O ministro do Turismo, Álvaro Antônio, numa reunião em que buscava explicar o uso de laranjas no recebimento de doações eleitorais, fez graça ao lhe perguntarem se estava tudo bem: "Tirando a Folha e a Globo, está tudo bem".
Bolsonaro também vetou a participação de representante da Folha em entrevista após encontro com empresários.
Já escrevi aqui algumas vezes sobre os ataques de Bolsonaro, seus filhos e seus seguidores contra a imprensa. Já critiquei também alguns desequilíbrios e falhas de coberturas feitas pela Folha. Listei os desafios que o cenário institucional, político e econômico impõe à imprensa de modo geral e à Folha especificamente.
Ao mesmo tempo que existem barreiras e dificuldades para acompanhar, investigar e noticiar o atual governo, seu estilo acaba por facilitar a cobertura estridente.
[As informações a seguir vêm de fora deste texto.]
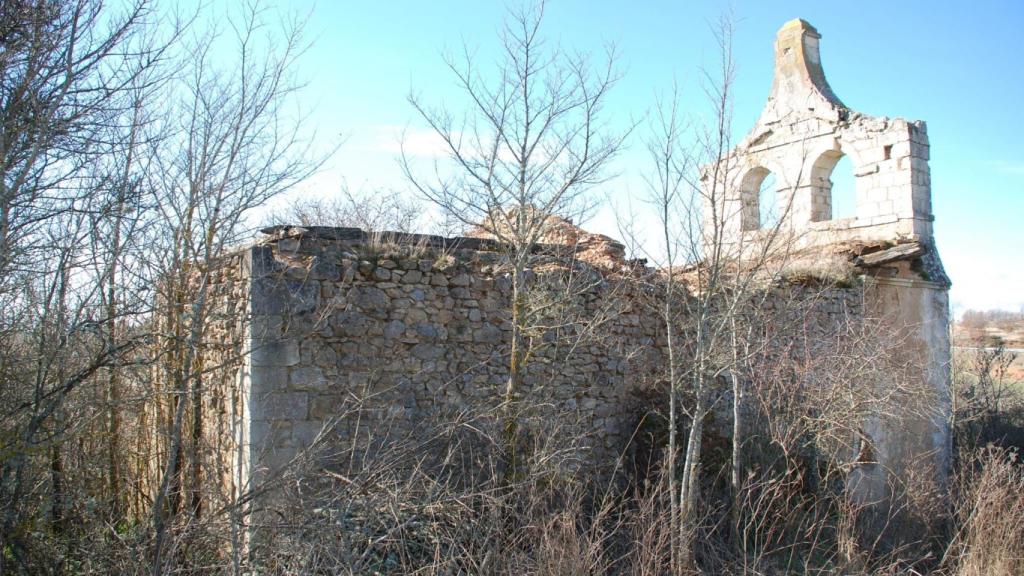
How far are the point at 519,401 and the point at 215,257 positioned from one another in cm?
248

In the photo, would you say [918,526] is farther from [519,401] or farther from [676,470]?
[519,401]

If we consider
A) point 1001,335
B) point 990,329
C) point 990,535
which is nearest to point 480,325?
point 990,535

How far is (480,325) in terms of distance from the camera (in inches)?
264

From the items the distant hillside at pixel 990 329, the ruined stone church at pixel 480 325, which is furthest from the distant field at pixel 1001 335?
the ruined stone church at pixel 480 325

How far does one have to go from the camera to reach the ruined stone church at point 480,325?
5.75 metres

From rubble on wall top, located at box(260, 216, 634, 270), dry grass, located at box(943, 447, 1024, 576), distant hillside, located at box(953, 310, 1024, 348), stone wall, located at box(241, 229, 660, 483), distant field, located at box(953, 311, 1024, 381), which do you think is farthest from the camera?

Com um rol de ministros que falam demais e criam polêmicas gratuitas, com anúncios de medidas seguidos de recuos, com disputas internas de poder e sucessivas mudanças de equipe, tem sido fácil produzir um noticiário barulhento. Tal caldeirão, no entanto, embute a armadilha de o jornal se perder no acessório declarativo e improdutivo, deixando de lado o mundo real, o impacto das ações do governo na vida das pessoas e no funcionamento das instituições.
Tome-se como exemplo a cobertura sobre a grave crise por que passa o Ministério da Educação. Já houve quatro ocupantes da secretaria-executiva, a cadeira operacional mais importante do ministério. A luta interna de poder que opõe nomes ligados a militares aos seguidores do ideólogo de parte dos bolsonaristas, Olavo de Carvalho, já rendeu muitas páginas.
O que me pareceu subdimensionado foi o efeito da gestão de um ministro que tem se mostrado desqualificado e inoperante na implantação, formulação e operacionalização das diversas políticas públicas inerentes à sua pasta. Mesmo considerando que muito só será sentido a médio e longo prazo.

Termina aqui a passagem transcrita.